=== Raw records ===

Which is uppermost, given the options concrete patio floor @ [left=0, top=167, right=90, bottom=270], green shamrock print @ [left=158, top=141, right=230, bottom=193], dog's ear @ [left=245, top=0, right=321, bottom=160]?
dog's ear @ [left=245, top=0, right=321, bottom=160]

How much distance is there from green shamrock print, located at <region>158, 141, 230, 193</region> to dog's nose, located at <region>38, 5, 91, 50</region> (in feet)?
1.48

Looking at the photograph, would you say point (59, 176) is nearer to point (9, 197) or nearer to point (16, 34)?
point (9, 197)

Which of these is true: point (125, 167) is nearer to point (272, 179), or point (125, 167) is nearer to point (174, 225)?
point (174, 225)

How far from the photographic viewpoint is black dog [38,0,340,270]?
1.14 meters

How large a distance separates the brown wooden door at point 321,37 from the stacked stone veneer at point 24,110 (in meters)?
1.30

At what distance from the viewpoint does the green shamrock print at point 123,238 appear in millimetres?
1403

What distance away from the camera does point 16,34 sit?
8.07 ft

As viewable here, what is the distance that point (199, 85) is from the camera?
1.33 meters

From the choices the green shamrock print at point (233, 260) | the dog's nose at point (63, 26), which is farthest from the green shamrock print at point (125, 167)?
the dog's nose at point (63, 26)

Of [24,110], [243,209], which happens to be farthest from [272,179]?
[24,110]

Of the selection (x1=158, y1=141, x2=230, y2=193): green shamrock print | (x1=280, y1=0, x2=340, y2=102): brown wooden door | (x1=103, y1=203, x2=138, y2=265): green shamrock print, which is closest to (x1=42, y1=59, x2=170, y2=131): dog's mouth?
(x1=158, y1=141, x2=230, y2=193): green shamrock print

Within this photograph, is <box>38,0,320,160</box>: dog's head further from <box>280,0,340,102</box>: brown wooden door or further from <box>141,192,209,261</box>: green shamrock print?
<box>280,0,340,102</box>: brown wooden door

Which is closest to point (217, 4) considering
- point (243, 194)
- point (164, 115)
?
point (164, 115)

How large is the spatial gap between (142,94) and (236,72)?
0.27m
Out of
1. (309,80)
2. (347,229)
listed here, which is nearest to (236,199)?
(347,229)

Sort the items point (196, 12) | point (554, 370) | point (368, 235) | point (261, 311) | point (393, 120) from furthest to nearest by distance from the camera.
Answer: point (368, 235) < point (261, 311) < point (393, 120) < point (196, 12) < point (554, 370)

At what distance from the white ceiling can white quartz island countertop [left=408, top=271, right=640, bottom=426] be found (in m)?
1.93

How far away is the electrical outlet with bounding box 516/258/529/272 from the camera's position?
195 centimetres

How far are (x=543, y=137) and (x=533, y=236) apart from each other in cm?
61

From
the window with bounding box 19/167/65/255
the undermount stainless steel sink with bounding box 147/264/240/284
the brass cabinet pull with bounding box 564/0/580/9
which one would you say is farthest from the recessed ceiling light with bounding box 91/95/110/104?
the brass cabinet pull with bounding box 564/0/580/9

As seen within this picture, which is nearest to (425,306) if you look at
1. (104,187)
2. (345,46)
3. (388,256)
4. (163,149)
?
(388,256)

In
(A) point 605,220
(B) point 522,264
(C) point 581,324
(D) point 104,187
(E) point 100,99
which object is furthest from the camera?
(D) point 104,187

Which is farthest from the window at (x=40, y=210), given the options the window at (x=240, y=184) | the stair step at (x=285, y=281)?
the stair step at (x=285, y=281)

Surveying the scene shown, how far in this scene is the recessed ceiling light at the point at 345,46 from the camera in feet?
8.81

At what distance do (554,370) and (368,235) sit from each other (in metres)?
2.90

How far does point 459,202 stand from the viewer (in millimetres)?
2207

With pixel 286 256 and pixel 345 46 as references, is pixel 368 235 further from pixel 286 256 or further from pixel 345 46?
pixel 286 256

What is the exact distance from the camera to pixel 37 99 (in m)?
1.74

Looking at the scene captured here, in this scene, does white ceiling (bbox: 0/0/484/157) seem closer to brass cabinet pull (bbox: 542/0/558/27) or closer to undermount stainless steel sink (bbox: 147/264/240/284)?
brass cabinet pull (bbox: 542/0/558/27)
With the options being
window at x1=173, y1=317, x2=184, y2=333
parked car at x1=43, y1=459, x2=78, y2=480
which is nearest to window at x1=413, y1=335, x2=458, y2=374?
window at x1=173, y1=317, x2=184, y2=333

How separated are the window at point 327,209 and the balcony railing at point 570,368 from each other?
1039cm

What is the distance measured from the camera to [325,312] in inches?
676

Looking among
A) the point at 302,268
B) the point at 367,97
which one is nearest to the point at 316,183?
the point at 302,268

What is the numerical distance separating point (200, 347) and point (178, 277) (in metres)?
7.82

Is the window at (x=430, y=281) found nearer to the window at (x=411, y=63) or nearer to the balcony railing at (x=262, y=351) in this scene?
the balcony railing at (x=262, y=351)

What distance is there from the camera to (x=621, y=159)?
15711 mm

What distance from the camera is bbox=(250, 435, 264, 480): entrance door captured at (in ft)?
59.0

===

_Problem to solve_: Reproduce the data in full, exactly as presented.

_Exercise response_:
Which is uppermost, given the options concrete patio floor @ [left=0, top=167, right=90, bottom=270], green shamrock print @ [left=158, top=141, right=230, bottom=193], dog's ear @ [left=245, top=0, right=321, bottom=160]?
dog's ear @ [left=245, top=0, right=321, bottom=160]

How much distance is there from green shamrock print, located at <region>158, 141, 230, 193</region> to dog's nose, located at <region>38, 5, 91, 50</region> (in feet)?
1.48

Looking at the photograph, would you say point (59, 176) is nearer to point (9, 197) or nearer to point (16, 34)?
point (9, 197)

Which of these is true: point (125, 167) is nearer to point (272, 179), or point (125, 167) is nearer to point (174, 225)?
point (174, 225)

How far from the photographic viewpoint is black dog [38,0,340,270]?
1.14 meters

How large a distance separates the brown wooden door at point 321,37 from the stacked stone veneer at point 24,110 (in meters)?
1.30

At what distance from the viewpoint does the green shamrock print at point 123,238 appear in millimetres?
1403

What distance away from the camera does point 16,34 sit?
8.07 ft

As viewable here, what is the distance that point (199, 85) is from the camera?
1.33 meters

From the choices the green shamrock print at point (233, 260) | the dog's nose at point (63, 26), which is farthest from the green shamrock print at point (125, 167)?
the dog's nose at point (63, 26)

Of [24,110], [243,209], which happens to be farthest from [272,179]?
[24,110]

Of the selection (x1=158, y1=141, x2=230, y2=193): green shamrock print | (x1=280, y1=0, x2=340, y2=102): brown wooden door | (x1=103, y1=203, x2=138, y2=265): green shamrock print, which is closest to (x1=42, y1=59, x2=170, y2=131): dog's mouth?
(x1=158, y1=141, x2=230, y2=193): green shamrock print

Within this photograph, is <box>38,0,320,160</box>: dog's head further from <box>280,0,340,102</box>: brown wooden door or further from <box>141,192,209,261</box>: green shamrock print?
<box>280,0,340,102</box>: brown wooden door

Which is closest to point (217, 4) considering
- point (243, 194)
- point (164, 115)
?
point (164, 115)

How large is the spatial gap between (142,94) and (236,72)?
0.27m
Out of
1. (309,80)
2. (347,229)
listed here, which is nearest to (236,199)?
(347,229)

Sort the items point (196, 12) | point (554, 370) | point (368, 235) | point (261, 311) | point (393, 120) from furthest to nearest by distance from the camera.
Answer: point (368, 235) < point (261, 311) < point (393, 120) < point (196, 12) < point (554, 370)

At what distance from the white ceiling can white quartz island countertop [left=408, top=271, right=640, bottom=426] be found (in m)?
1.93

How far away is the electrical outlet with bounding box 516/258/529/272 from the camera's position?
195 centimetres

How far are (x=543, y=137) and (x=533, y=236) apart from each other in cm?
61

From
the window with bounding box 19/167/65/255
the undermount stainless steel sink with bounding box 147/264/240/284
the brass cabinet pull with bounding box 564/0/580/9
which one would you say is farthest from the recessed ceiling light with bounding box 91/95/110/104?
the brass cabinet pull with bounding box 564/0/580/9

As seen within this picture, which is nearest to (425,306) if you look at
1. (104,187)
2. (345,46)
3. (388,256)
4. (163,149)
?
(388,256)

In
(A) point 605,220
(B) point 522,264
(C) point 581,324
(D) point 104,187
(E) point 100,99
which object is furthest from the camera?
(D) point 104,187

Which is farthest from the window at (x=40, y=210), given the options the window at (x=240, y=184) | the stair step at (x=285, y=281)?
the stair step at (x=285, y=281)

Surveying the scene shown, how far in this scene is the recessed ceiling light at the point at 345,46 from the camera in feet?
8.81

At what distance do (554,370) and (368,235) sit from each other (in metres)?
2.90

How far does point 459,202 stand from the viewer (in millimetres)?
2207

With pixel 286 256 and pixel 345 46 as references, is pixel 368 235 further from pixel 286 256 or further from pixel 345 46?
pixel 286 256

What is the exact distance from the camera to pixel 37 99 (in m)?
1.74

Looking at the scene captured here, in this scene, does white ceiling (bbox: 0/0/484/157) seem closer to brass cabinet pull (bbox: 542/0/558/27) or closer to undermount stainless steel sink (bbox: 147/264/240/284)?
brass cabinet pull (bbox: 542/0/558/27)
With the options being
window at x1=173, y1=317, x2=184, y2=333
parked car at x1=43, y1=459, x2=78, y2=480
which is nearest to window at x1=413, y1=335, x2=458, y2=374?
window at x1=173, y1=317, x2=184, y2=333

How separated are the window at point 327,209 and the balcony railing at point 570,368 from each other?
1039cm

What is the distance measured from the camera to [325,312] in inches?
676

Looking among
A) the point at 302,268
B) the point at 367,97
which one is nearest to the point at 316,183?
the point at 302,268

What is the numerical distance separating point (200, 347) and point (178, 277) (in metres)?
7.82

Is the window at (x=430, y=281) found nearer to the window at (x=411, y=63) or nearer to the balcony railing at (x=262, y=351) in this scene?
the balcony railing at (x=262, y=351)

What distance is there from the camera to (x=621, y=159)?
15711 mm

What distance from the camera is bbox=(250, 435, 264, 480): entrance door captured at (in ft)?
59.0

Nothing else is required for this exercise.